Meurtres à Willow Pond
Ned Cr
abb traduit par Laurent Bury
Gallmeister 2016


Comme je n’avais pas lu La Bouffe est Chouette à Fatchakulla, je ne savais pas à quoi m’attendre et Crabb a bien manqué m’avoir par surprise. Chez cet éditeur, sous cette couverture si élégante, évocatrice de la nature, un roman qui commence par une phrase interminable évoquant les ébats caféinés d’un couple de sexagénaire au petit matin, au bord d’un lac… Puis tout ça, déjà foutraque commence sérieusement à se déglinguer avec des personnages tous plus fourbes les uns que les autres, sauf peut être les deux du début, et la malheureuse victime, femme tonitruante très peu douée pour la délicatesse, la compassion, la patience… dont on s’étonne peu qu’elle ne survive finalement pas. Je spoile à peine : dès la quatrième son sort est scellé : prévenir qu’on déshérite la moitié de sa famille et la réunir pour lui annoncer, cela présente quand même un taux de risque non négligeable !

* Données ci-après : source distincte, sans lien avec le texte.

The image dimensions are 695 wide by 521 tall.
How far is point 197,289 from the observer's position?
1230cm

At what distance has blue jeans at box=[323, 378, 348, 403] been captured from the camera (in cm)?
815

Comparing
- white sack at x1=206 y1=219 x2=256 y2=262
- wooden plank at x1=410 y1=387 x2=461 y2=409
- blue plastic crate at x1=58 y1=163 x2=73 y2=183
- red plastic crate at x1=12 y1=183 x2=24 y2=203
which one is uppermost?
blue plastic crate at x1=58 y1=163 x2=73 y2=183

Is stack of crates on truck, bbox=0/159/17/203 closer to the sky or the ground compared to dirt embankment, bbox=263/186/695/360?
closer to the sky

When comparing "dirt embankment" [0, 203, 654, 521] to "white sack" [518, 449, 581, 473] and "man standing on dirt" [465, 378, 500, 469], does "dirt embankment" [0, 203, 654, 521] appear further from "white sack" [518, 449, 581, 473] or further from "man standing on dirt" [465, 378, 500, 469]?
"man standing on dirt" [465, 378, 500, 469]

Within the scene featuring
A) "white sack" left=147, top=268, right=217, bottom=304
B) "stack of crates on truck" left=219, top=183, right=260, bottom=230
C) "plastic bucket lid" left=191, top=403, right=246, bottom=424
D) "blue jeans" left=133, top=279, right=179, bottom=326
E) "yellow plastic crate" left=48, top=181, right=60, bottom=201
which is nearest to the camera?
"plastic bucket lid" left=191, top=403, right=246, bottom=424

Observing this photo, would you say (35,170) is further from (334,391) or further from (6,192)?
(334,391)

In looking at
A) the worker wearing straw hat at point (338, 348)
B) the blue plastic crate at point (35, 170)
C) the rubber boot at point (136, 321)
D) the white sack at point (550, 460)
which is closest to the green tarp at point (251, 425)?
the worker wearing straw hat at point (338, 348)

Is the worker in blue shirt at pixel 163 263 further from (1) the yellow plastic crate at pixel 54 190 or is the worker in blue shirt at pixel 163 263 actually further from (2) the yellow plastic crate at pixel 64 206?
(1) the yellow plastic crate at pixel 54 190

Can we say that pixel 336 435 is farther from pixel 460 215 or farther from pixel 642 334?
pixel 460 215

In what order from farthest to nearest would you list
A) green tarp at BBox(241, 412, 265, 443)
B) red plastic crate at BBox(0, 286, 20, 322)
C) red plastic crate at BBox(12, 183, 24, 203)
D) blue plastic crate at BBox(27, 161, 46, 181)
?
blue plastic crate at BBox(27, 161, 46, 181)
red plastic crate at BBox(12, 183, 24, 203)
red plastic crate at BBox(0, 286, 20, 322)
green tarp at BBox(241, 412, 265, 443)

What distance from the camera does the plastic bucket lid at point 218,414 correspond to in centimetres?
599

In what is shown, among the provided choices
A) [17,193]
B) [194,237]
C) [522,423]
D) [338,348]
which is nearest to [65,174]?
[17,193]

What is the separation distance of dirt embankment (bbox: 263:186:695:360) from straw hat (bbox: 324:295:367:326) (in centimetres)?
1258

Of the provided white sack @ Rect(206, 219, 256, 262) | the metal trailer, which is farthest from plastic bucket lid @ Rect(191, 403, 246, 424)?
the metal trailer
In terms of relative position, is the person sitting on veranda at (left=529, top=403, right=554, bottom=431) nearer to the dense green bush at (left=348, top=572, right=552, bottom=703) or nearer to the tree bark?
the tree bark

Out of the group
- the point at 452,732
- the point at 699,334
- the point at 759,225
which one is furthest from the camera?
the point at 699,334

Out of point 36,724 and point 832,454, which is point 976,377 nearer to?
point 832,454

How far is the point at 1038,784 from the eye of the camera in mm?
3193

Or donc, personne ne trouve grâce aux yeux de Crabb : alcoolo, nympho, crétins, voleur, tueurs, lâches… voire cumulant plusieurs de ses caractéristiques, il n’y a pas un personnage pour racheter l’autre du côté des suspects. Une magnifique galerie de faux jetons. Il y a heureusement les flics, les bons, pour racheter cet assemblage hétéroclite de sangsues assoiffées de fric. Car les flic sont les gentils. Dotés de qualités humaines à défauts d’être toujours très malins…
La situation météorologique ressemble à l’ambiance. Un méga orage gronde. Son explosion va coïncider avec celle de la violence. Et à partir de là, les faux semblants se révèlent et les victimes s’accumulent.
Il y a du Dix Petits Nègres dans la régularité avec laquelle les convives sont retrouvés occis. Ne vous attachez à aucun d’eux, vous seriez forcément désappointés.
Crabb raconte la pêche, l’eau des lacs, le murmure des arbres, comme pour contrebalancer la mesquinerie humaine.
Avec un humour impitoyable, le moindre défaut relevé, la moindre erreur soulignée, il ne fait guère de cadeau à ses personnages. Pour notre plus grand plaisir.
C’est un roman qui ne se prend pas au sérieux avec un serial killer génial ou des techniques forensiques à tomber. Mais la pêche d’un brochet hors norme magnifie ces pages par ailleurs bien plaisantes.